President Donald Trump is only doubling down on failed housing policies. He ordered over 30 encampments in D.C. to be cleared based on a March executive order. And his budget request for 2026 would slash federal rental assistance for over 10 million Americans by a devastating 43% (all to fund tax breaks for billionaires and corporations.)
For too long, our government policies have allowed a basic necessity for survival to become commodified and controlled by corporations and billionaire investors. We must challenge this if we ever want to resolve homelessness.
Housing is a fundamental human right under international law that the U.S. must recognize. Homelessness is solvable in our lifetime if our country commits to ensuring that every person has a safe, affordable, dignified, and permanent place to call home.
As housing experts have long noted, governments should invest in proven and humane solutions like Housing First, which provides permanent housing without preconditions, coupled with supportive services.

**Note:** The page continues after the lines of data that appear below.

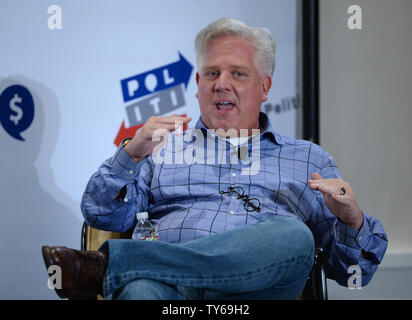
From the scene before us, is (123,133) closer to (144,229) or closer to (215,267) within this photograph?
(144,229)

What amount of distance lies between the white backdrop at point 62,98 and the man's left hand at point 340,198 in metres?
1.29

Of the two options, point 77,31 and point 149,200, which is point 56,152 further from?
point 149,200

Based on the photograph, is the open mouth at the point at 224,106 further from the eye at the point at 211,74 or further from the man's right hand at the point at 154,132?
the man's right hand at the point at 154,132

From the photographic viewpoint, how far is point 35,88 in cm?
232

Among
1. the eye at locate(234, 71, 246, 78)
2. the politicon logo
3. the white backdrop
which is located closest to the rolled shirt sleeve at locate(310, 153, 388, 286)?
the eye at locate(234, 71, 246, 78)

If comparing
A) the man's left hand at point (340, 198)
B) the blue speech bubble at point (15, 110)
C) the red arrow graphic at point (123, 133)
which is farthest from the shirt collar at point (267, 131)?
the blue speech bubble at point (15, 110)

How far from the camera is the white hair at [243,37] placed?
1.83m

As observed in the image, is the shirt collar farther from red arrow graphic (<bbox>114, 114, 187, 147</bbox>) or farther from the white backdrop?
the white backdrop

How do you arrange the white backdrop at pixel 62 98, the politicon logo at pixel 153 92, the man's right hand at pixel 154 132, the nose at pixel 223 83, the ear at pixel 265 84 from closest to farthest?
the man's right hand at pixel 154 132 → the nose at pixel 223 83 → the ear at pixel 265 84 → the white backdrop at pixel 62 98 → the politicon logo at pixel 153 92

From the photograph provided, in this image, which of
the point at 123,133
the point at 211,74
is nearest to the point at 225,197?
the point at 211,74

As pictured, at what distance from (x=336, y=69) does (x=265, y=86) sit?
815mm

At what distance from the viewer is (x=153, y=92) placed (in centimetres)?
243

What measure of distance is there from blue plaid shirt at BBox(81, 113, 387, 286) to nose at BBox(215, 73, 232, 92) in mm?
170

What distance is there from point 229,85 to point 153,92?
0.75m
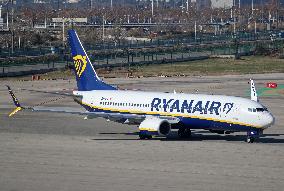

Despite the obstacles, communities continue to fight back—including in Grants Pass, where disability rights advocates are challenging the city’s public camping restrictions. Others are forming tenant and homeless unions in their cities, organizing rent strikes, and pushing for publicly funded housing (or “social housing”) that’s permanently affordable and protected from the private market.
The Grants Pass decision may have opened the door to new cruelties, but local governments still have a choice to do what’s right. Now, more than ever, we must demand real housing solutions.